Consistency: A lack of consistency and reliability may impact your ability to trust your partner. For example, your partner may tell you they will call but don’t, even though you have been waiting for their call. 

Dishonesty: Dishonesty or omitting information under the guise that they forgot or did not think it was necessary.

Abuse: Emotional or verbal abuse. This includes gaslighting, which can look like denying that your perspective or emotions are valid and trying to manipulate or control what you believe.

Doubting yourself: Questioning whether you are “good enough” for your partner can happen when you believe you are doing everything you can to change or meet your partner’s needs. Still, the same conflict arises multiple times with no resolution.

The future feels uncertain: You can no longer see a fulfilling future with your partner. This can be for various reasons, including if your goals for life are no longer aligned or if there is no plan for the long distance to end.

Disinterest in communication: If talking or interacting with your partner is no longer enjoyable and feels more like an obligation or distraction.

Having the same arguments: Revisiting the same conflict multiple times with no changes can happen if someone in the relationship is unwilling to change, refuses to take accountability, or blames the other person for all of the relationship’s challenges.

Lack of effort: You may be putting effort into connecting but not noticing your partner’s effort. This can lead to resentment in the relationship and one person not feeling desired or wanted.

Different values: If your values impact your ability to stay in the relationship or if your values are significantly different, it may be difficult for your partner to understand why the value is important to you.

Emotionally shut down: If there is no willingness or openness to listen or validate your concerns. Many people in long-distance relationships avoid discussing the physical distance because it is not in their control. Not being willing to validate or listen to your feelings of frustration or loneliness can be invalidating and is a barrier to communication in the relationship.

Loss of Intimacy: You no longer feel excited by interactions or quality time, indicating a cooling of emotional investment and bringing about feelings of disconnect.

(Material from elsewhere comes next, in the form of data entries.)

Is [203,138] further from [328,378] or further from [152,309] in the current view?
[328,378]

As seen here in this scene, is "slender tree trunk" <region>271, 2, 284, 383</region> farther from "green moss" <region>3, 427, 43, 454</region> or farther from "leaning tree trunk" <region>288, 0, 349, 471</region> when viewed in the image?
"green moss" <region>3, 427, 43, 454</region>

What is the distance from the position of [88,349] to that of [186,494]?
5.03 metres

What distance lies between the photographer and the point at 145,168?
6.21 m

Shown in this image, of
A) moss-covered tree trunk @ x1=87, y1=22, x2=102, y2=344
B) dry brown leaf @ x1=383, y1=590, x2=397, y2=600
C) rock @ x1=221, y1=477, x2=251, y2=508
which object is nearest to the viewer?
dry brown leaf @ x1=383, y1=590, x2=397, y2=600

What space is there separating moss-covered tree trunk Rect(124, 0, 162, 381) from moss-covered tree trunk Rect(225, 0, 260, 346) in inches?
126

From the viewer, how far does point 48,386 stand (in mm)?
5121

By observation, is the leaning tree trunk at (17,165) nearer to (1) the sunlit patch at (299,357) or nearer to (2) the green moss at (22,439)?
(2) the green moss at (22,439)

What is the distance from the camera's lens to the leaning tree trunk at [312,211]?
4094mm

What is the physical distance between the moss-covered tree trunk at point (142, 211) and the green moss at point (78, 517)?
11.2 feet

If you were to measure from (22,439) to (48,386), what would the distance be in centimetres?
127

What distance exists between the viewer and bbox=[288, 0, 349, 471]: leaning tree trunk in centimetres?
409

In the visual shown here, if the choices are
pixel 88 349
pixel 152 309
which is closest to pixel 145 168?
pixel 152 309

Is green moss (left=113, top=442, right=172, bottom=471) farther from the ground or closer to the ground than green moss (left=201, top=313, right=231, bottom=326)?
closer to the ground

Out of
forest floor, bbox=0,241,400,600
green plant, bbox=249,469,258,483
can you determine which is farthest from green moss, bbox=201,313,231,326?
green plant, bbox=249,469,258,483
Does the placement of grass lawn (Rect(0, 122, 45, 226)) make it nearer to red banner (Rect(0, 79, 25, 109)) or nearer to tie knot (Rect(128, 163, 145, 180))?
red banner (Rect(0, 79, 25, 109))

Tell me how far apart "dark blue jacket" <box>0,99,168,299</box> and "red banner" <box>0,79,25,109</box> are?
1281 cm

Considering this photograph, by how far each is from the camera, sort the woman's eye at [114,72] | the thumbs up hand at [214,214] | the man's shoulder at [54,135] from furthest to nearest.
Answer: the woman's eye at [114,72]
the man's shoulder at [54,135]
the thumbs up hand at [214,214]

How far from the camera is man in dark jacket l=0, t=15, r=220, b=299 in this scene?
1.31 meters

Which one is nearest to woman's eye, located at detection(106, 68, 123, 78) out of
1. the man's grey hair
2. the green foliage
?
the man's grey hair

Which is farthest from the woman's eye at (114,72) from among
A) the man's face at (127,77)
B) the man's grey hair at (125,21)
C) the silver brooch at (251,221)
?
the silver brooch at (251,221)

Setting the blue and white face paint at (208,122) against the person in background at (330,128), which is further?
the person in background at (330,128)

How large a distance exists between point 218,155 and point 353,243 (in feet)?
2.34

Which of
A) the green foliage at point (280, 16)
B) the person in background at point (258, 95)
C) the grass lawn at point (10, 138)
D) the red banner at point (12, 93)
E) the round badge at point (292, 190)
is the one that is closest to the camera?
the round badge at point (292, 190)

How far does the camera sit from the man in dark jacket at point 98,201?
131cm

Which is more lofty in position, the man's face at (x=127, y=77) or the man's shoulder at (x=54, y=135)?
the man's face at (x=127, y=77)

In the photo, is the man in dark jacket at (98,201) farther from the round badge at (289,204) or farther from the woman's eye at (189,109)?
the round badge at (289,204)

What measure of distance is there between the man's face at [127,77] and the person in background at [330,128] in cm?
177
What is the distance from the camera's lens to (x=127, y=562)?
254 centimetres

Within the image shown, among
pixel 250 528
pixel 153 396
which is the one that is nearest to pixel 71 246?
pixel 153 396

Frequent Doubts: Ongoing suspicions without resolution can kill trust, which is crucial for the health of any relationship.

Communication Breakdowns: If interactions become infrequent or feel like a chore, it signifies a deteriorating connection.

Life Overhaul: Significant personal changes leading to different paths can reduce compatibility. Opposites attract does not always apply.

Effort Imbalance: If one or both partners aren’t making an effort, it can signify a shift in priorities away from the relationship.

Overconsumption of Your Life: If the relationship starts negatively impacting other areas of your life, it might be time to reassess. This can look like signs of codependency, where other areas of your life receive little attention.

Feeling Stuck: Staying out of obligation, not desire, suggests the relationship isn’t fulfilling, and it may be time to move on.

Growing Apart: Different life stages or interests can lead to a natural change in direction from each other.

Feeling Restrained: If the relationship prevents personal growth, it may not fit.

Anxiety and Distress: More pain than joy from the relationship is a strong signal that the dynamics aren’t healthy.